__ИССЛЕДУЕМЫЙ ТЕКСТ__:
В образе Гусева писатель показал революцию как глубоко народное, национальное дело, и благодаря этому герою сам лучше разобрался в революционных событиях на Родине. Образ Гусева в ту пору был очень современен. В нем — новое отношение к миру, отрицающее страх перед будущим, что было характерно для зарубежной фантастики. Этот герой утверждал оптимизм, необходимость борьбы за справедливое переустройство мира.
Главная линия романа — лирическая, почти неземная любовь. Лось и Гусев очень различны по характеру. И если писатель с симпатией относится к Гусеву, то еще больше симпатии проявляет он к Лосю, талантливому инженеру, интеллигенту, изысканно культурному человеку. Лось в романе стремится избавиться от чувства одиночества после смерти жены и находит избавление в любви к Аэлите. Он возвращается к жизни благодаря сильному чувству.
Для Аэлиты и Лося главное в жизни — любовь. Трагическое предчувствие несчастья, как бы обреченности счастливой любви, выражается, в частности, в тоске Лося по Земле, в неудержимом стремлении на родину.

__РАБОЧЕЕ ЗАДАНИЕ__: Перепишите без изменений фрагмент исследуемого текста, который открывается словами «Главная линия романа» и завершается словами «стремлении на родину.». Строки взяты из другого источника, чем исследуемый текст.

__ИСХОДНЫЕ ДАННЫЕ__:

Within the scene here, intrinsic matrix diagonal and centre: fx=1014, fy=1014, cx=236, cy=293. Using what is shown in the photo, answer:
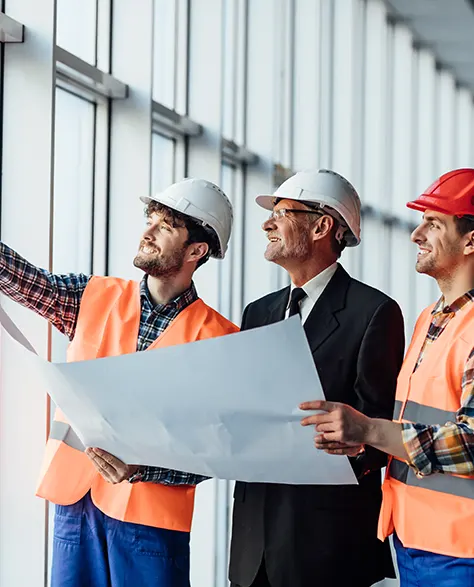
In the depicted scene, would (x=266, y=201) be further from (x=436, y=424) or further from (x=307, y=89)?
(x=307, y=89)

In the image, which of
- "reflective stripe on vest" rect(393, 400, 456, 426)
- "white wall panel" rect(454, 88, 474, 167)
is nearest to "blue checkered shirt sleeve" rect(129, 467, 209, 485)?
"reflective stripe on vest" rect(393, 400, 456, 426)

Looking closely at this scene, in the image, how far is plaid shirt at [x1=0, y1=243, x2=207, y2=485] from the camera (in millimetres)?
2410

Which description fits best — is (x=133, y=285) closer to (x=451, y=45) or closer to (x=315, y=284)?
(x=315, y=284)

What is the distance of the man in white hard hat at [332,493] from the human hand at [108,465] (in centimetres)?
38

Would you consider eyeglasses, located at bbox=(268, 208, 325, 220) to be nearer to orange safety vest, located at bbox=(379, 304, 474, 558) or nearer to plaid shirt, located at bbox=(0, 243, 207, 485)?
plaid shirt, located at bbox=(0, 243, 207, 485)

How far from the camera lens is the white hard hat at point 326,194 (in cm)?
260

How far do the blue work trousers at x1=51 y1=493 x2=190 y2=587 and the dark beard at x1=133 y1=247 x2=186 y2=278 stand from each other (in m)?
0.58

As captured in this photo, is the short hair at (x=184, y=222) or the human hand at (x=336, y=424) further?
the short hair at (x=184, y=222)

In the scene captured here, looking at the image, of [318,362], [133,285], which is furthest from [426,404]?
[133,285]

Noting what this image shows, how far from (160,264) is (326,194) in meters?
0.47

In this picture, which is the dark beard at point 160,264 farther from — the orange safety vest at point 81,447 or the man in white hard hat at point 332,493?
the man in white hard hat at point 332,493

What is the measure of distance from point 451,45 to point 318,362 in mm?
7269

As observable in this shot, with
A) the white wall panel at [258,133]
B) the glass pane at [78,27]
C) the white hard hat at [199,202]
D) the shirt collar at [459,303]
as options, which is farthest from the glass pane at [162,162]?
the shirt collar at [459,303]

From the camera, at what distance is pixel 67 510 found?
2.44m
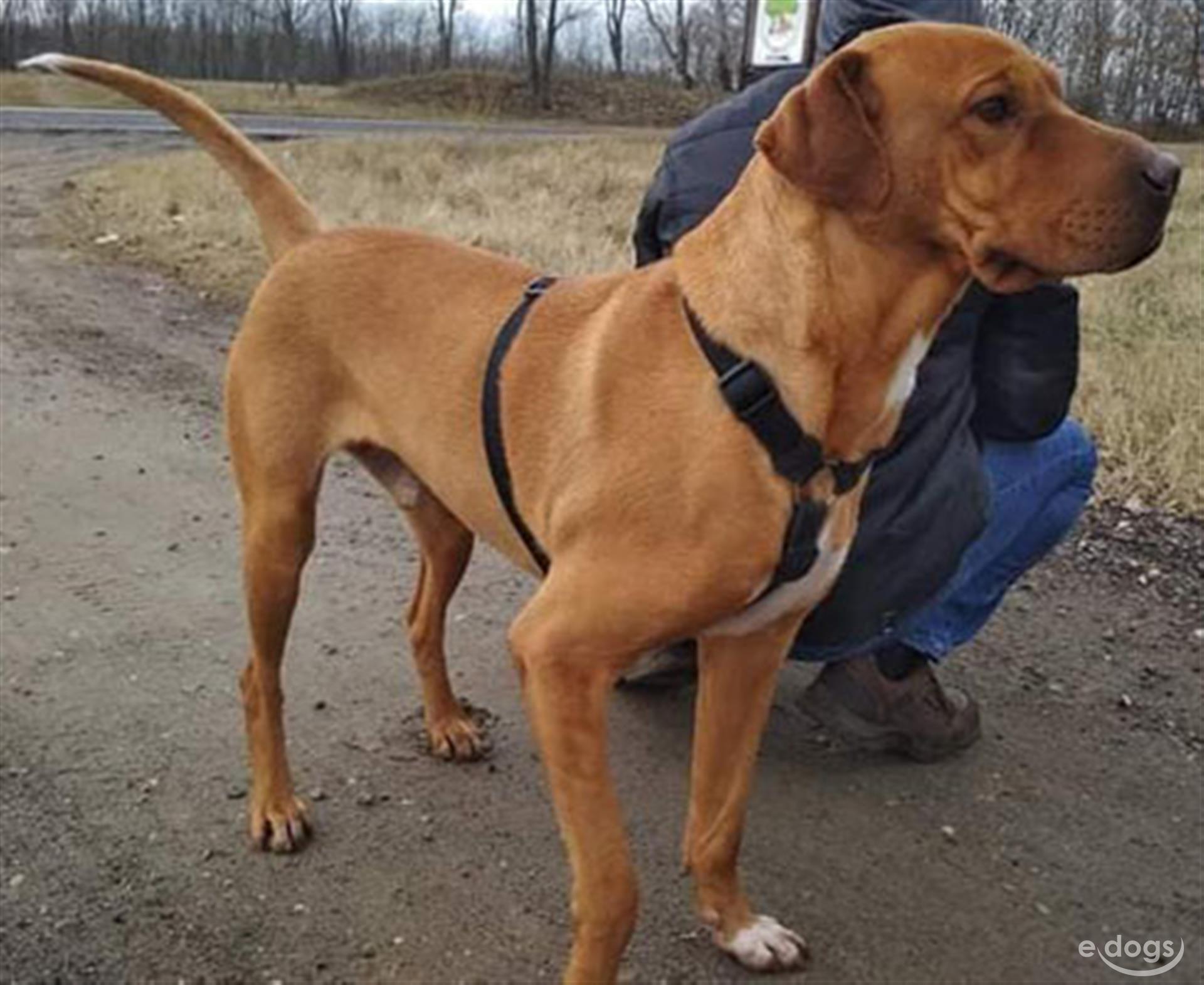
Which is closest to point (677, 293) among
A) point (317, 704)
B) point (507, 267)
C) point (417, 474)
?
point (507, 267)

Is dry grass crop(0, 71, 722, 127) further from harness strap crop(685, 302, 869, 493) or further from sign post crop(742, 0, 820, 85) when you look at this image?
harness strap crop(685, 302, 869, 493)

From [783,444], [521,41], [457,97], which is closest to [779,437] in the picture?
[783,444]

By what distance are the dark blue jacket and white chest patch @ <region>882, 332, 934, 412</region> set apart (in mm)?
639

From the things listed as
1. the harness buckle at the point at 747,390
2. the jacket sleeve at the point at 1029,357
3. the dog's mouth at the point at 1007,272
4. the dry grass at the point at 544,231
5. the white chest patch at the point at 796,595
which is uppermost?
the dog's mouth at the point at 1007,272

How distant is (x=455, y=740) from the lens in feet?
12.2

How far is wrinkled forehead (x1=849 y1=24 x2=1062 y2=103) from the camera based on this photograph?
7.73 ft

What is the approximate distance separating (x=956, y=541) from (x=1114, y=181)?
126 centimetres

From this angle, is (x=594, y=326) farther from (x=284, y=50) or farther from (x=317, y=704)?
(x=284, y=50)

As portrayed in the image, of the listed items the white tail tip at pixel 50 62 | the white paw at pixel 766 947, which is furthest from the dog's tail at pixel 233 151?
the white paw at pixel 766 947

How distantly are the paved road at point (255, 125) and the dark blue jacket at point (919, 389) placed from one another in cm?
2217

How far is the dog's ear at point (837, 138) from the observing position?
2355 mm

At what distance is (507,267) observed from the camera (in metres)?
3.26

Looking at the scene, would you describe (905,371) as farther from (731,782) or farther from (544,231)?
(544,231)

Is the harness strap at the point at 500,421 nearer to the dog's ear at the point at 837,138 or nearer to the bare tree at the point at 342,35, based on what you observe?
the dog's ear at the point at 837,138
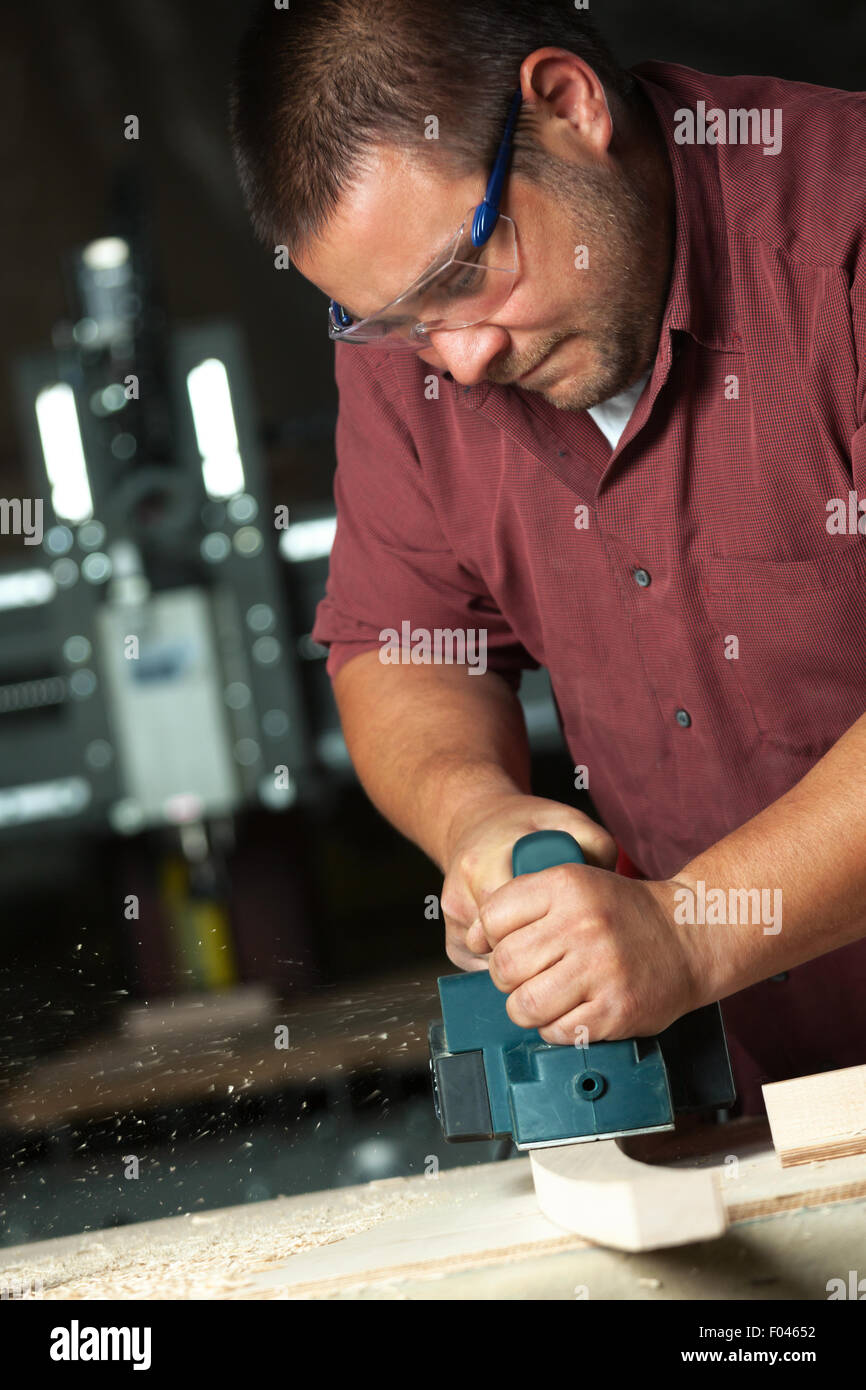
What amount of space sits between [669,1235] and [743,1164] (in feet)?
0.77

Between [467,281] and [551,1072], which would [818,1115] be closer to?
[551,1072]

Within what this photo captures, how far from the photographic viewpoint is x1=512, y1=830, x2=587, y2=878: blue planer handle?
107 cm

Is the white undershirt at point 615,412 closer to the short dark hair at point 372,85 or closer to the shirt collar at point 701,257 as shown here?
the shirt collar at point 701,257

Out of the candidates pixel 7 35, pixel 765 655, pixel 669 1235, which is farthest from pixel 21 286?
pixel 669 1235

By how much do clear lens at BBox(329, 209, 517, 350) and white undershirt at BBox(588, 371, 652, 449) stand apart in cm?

__ОТВЕТ К УПРАЖНЕНИЮ__:
Главная линия романа — лирическая, почти неземная любовь. Лось и Гусев очень различны по характеру. И если писатель с симпатией относится к Гусеву, то еще больше симпатии проявляет он к Лосю, талантливому инженеру, интеллигенту, изысканно культурному человеку. Лось в романе стремится избавиться от чувства одиночества после смерти жены и находит избавление в любви к Аэлите. Он возвращается к жизни благодаря сильному чувству.
Для Аэлиты и Лося главное в жизни — любовь. Трагическое предчувствие несчастья, как бы обреченности счастливой любви, выражается, в частности, в тоске Лося по Земле, в неудержимом стремлении на родину.